# Zement auf Teichfolie



## Pauli06 (22. März 2009)

Hallo zusammen,

ich bin neu hier, und habe ein paar Fragen auf die ich nirgens eine passende Antwort gefunden habe.

Also: mein Teich (Folie, Beckenform, ca.7qm) zwanzig Jahre alt, ist letztes Jahr undicht geworden wir haben gar nicht erst versucht das Leck zu finden.
Jetzt wollen wir neu Folie reinmachen, die Form soll bleiben wie sie ist.

Meine Frage: kann ich die Randsteine (Sandsteinplatten) direkt in Zement auf die Teichfolie legen, oder greift der Zement die Folie an?

Als ich den Teich angelegt habe, habe ich alle Pflanzen ohne Pflanzkörbe ins Wasser gesetzt, das möchte ich diesmal anders machen. Aber wenn ich an meine Seerosenwurzeln denke, kann ich mir schwer vorstellen das so ein dünnes Körbchen die lange bändigen können. 
Hat jemand Langzeiterfahrung mit Seerosen in Pflanzkörben?
Gruß Pauli


----------



## Uli (22. März 2009)

*AW: Zement auf Teichfolie*

https://www.hobby-gartenteich.de/xf/threads/6432/?q=zement


----------



## scholzi (22. März 2009)

*AW: Zement auf Teichfolie*

 Pauli
und :willkommen im Forum.
Uli hat dir ja schon gut weitergeholfen......
Vielleicht kannst du ja noch Fotos von deinem Teich einstellen, Bilder sagen manchmal mehr als 1000 Worte
Alles über Seerosen findest du hier...
http://www.seerosenforum.de/index.html

Gruß Robert


----------



## mitch (22. März 2009)

*AW: Zement auf Teichfolie*

hallo pauli,

ich gehöre ja auch zur zement-im-teich fraktion, hatte am anfang etwas probleme mit dem ph-wert - hat sich aber schnell gelegt ph-wert nun so um 7,5







die sandsteine würde ich nicht direkt auf die folie mauern, teichvlies oder den grünen rasenteppich  unterlegen hilft ungemein gut gegen löcher in der folie 

also das der zement die folie angreift  ich glaubs nicht, es werden sich bestimmt noch leute melden die genaueres wissen


----------



## Pauli06 (24. März 2009)

*AW: Zement auf Teichfolie*

Hi liebe Forumsmitglieder,
zuerst mal vielen Dank für euer Interesse,
Hi Ulli, du solltest dir aus deiner Teichbaugeschichte ein Buch machen lassen,
ist super geworden. 
Ich muß tatsächlich ein Foto vonmeinem Teich einstellen damit ihr wisst um was es geht, mach ich später wenn mein Freund nach Hause kommt, ich weiß nicht wie ich die Bilder von der Kamera in den PC bekomme.

* **DATEN**:
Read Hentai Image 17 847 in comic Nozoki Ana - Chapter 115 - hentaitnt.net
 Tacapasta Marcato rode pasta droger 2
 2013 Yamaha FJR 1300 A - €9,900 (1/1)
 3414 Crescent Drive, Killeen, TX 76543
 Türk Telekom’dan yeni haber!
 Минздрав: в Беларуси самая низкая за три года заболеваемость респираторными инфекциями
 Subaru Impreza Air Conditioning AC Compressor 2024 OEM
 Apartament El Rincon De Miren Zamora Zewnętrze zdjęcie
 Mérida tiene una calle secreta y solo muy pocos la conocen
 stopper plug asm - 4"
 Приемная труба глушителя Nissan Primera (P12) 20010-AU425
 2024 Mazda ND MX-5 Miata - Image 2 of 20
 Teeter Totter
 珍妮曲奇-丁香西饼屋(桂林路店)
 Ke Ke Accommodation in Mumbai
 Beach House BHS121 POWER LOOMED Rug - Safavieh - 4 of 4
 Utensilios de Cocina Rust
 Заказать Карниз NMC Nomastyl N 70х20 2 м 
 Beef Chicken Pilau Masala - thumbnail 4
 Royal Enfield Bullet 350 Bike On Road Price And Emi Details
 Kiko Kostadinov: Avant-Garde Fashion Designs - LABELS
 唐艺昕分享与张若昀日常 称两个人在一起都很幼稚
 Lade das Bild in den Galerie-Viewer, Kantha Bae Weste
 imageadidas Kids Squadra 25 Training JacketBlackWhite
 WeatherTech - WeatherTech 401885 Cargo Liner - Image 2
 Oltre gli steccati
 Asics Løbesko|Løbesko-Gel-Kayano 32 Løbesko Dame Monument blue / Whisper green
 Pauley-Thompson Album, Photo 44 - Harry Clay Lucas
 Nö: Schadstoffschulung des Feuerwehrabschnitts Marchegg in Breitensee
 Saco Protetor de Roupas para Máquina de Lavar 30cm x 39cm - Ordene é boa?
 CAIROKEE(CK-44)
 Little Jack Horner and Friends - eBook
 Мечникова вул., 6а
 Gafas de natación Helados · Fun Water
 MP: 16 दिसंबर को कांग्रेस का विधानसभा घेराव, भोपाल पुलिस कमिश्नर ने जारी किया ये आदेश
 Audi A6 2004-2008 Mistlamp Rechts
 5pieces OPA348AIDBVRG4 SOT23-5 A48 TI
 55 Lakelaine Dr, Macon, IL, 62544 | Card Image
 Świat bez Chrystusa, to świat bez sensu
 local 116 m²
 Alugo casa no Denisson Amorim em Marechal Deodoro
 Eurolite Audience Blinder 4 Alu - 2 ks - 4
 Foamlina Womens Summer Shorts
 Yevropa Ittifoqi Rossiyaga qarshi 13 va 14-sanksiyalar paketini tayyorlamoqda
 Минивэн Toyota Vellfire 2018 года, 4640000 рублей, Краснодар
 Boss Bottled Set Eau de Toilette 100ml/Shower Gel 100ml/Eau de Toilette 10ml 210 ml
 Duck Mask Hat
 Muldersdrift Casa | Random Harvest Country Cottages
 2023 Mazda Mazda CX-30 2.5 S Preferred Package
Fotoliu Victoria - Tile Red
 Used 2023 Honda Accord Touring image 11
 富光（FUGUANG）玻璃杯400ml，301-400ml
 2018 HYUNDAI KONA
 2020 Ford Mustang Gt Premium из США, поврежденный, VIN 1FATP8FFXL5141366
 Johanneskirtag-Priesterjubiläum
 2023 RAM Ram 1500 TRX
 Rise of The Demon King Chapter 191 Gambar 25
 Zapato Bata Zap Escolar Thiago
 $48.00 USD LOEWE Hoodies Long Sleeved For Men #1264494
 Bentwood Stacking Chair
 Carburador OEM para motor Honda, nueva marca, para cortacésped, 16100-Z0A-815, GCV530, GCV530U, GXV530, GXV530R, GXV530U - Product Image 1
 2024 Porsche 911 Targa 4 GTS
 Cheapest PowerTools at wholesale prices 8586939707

* **AUFGABE 1**:
Gib aus dem Forumsthread über Zement auf Teichfolie den Abschnitt von „## Pauli06 (22.“ bis „die Folie an?“ wortgetreu wieder.
* **AUFGABE 2**:
Was soll man laut mitch im Forumsthread über Zement auf Teichfolie unter die Sandsteine legen, statt sie direkt auf die Folie zu mauern?

* **SCHRIFTLICHE ANTWORT 1**:
## Pauli06 (22. März 2009)

Hallo zusammen,

ich bin neu hier, und habe ein paar Fragen auf die ich nirgens eine passende Antwort gefunden habe.

Also: mein Teich (Folie, Beckenform, ca.7qm) zwanzig Jahre alt, ist letztes Jahr undicht geworden wir haben gar nicht erst versucht das Leck zu finden.
Jetzt wollen wir neu Folie reinmachen, die Form soll bleiben wie sie ist.

Meine Frage: kann ich die Randsteine (Sandsteinplatten) direkt in Zement auf die Teichfolie legen, oder greift der Zement die Folie an?

* **SCHRIFTLICHE ANTWORT 2**:
Teichvlies oder den grünen Rasenteppich.